» **Problem details**: Copy out every line of text in the rows below word for word, and leave the pictures out of your answer.

» **Record excerpts**:

——————

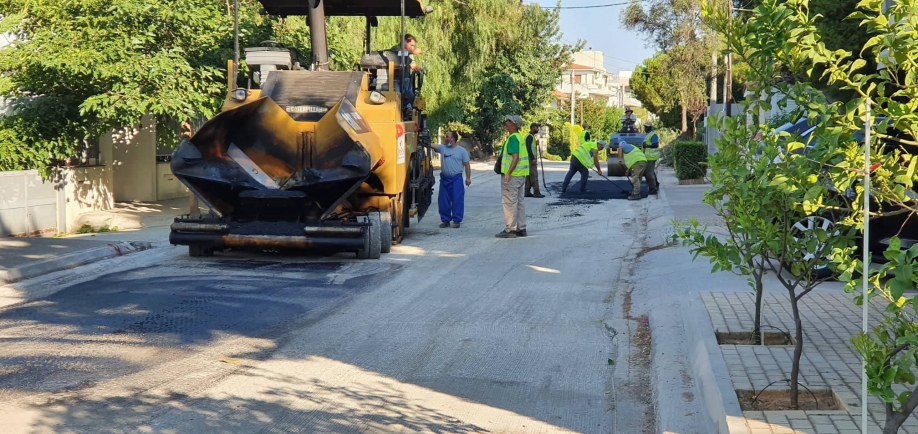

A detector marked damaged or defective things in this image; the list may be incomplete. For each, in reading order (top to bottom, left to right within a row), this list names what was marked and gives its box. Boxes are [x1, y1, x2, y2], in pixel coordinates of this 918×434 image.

asphalt patch on road [548, 181, 656, 206]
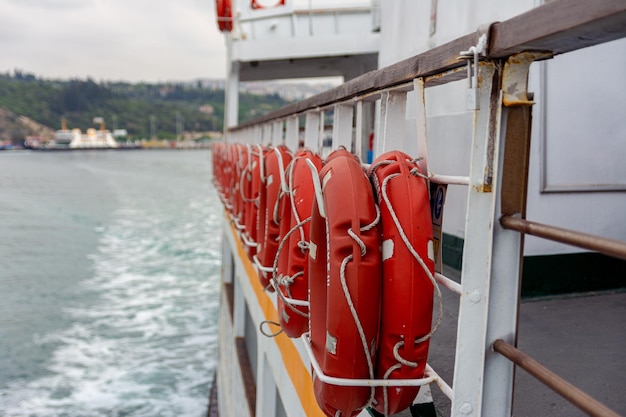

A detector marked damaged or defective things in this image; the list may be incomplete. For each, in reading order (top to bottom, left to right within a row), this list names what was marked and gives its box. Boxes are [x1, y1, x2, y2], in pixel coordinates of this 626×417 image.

rusty metal bar [500, 214, 626, 260]
rusty metal bar [492, 340, 620, 416]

——————

» **Complete output**:
A detector marked damaged or defective things in this image; the list may be incomplete. For each, in reading order (top to bottom, left to right within a row), this list names what was marked and gives its box. Boxes are [x1, y1, x2, y2], in pixel coordinates of this 918×434 image.

asphalt patch on road [548, 181, 656, 206]

A detector marked damaged or defective things in this image; the list may be incomplete. For each, in reading order (top to bottom, left to right within a row), this list names what was marked and gives its box. Boxes are [x1, y1, x2, y2], in pixel coordinates of this 626×417 image.

rusty metal bar [500, 214, 626, 260]
rusty metal bar [492, 340, 620, 416]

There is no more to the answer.